ZU ERLEDIGEN:
• A. Unter welcher Bedingung gerät laut dem Text über lyrische Kundgabe jemand in ein falsches Genre, der vom Lärm der Fabrikhalle oder vom Geschrei der politischen Versammlung erzählt? Antworte in ein bis drei Sätzen.
• B. Wie lautet im Text über lyrische Kundgabe die Stelle zwischen „Natürlich wird, wer“ und „aufgeplatzten Seele emporquillt.“ einschließlich? Gib sie wortgetreu wieder.

AUSGEWÄHLTER TEXT:

Wer den seelischen Ausdruck, der nach Stille verlangt und ruft, zum Hintergrund lyrischer Kundgabe wählt, rutscht in ein falsches Genre, wenn er vom Lärm der Fabrikhalle oder dem Geschrei der politischen Versammlung erzählt, ohne diese Sachverhalte in die Imago der Anima, das Bild der Seele, heben, und mit ihr verschmelzen, amalgamieren zu können.
Natürlich wird, wer den Ausruf „Ich leide unter diesem Lärm!“ zum Stoff und Anlaß lyrischer Kundgabe wählt, mittels Anwendung der explorativen Sprachfunktion Gegenständlichkeiten aufrufen, anreißen, apostrophieren, die jene Hölle beschwören, in der die gequälte Seele sich durch lyrische Interjektionen Luft zu machen sucht. Aber diese sind Mittel, kein Zweck, und sie gehen im Malstrom der beschworenen Ängste und Verbitterungen, in der apokalyptischen Lava unter, die aus der geborstenen und aufgeplatzten Seele emporquillt.

DATENAUSZUG:
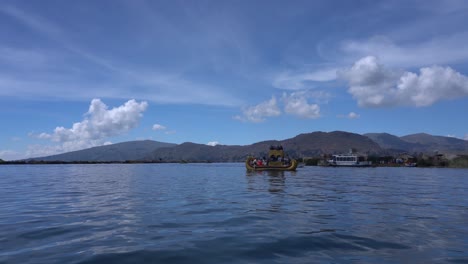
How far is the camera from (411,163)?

LÖSUNGEN ZU AUFGABEN:
• A. Er hat den seelischen Ausdruck, der nach Stille verlangt und ruft, zum Hintergrund seiner lyrischen Kundgabe gewählt. Er kann diese Sachverhalte dann aber nicht in die Imago der Anima, das Bild der Seele, heben und mit ihr verschmelzen.

• B.
Natürlich wird, wer den Ausruf „Ich leide unter diesem Lärm!“ zum Stoff und Anlaß lyrischer Kundgabe wählt, mittels Anwendung der explorativen Sprachfunktion Gegenständlichkeiten aufrufen, anreißen, apostrophieren, die jene Hölle beschwören, in der die gequälte Seele sich durch lyrische Interjektionen Luft zu machen sucht. Aber diese sind Mittel, kein Zweck, und sie gehen im Malstrom der beschworenen Ängste und Verbitterungen, in der apokalyptischen Lava unter, die aus der geborstenen und aufgeplatzten Seele emporquillt.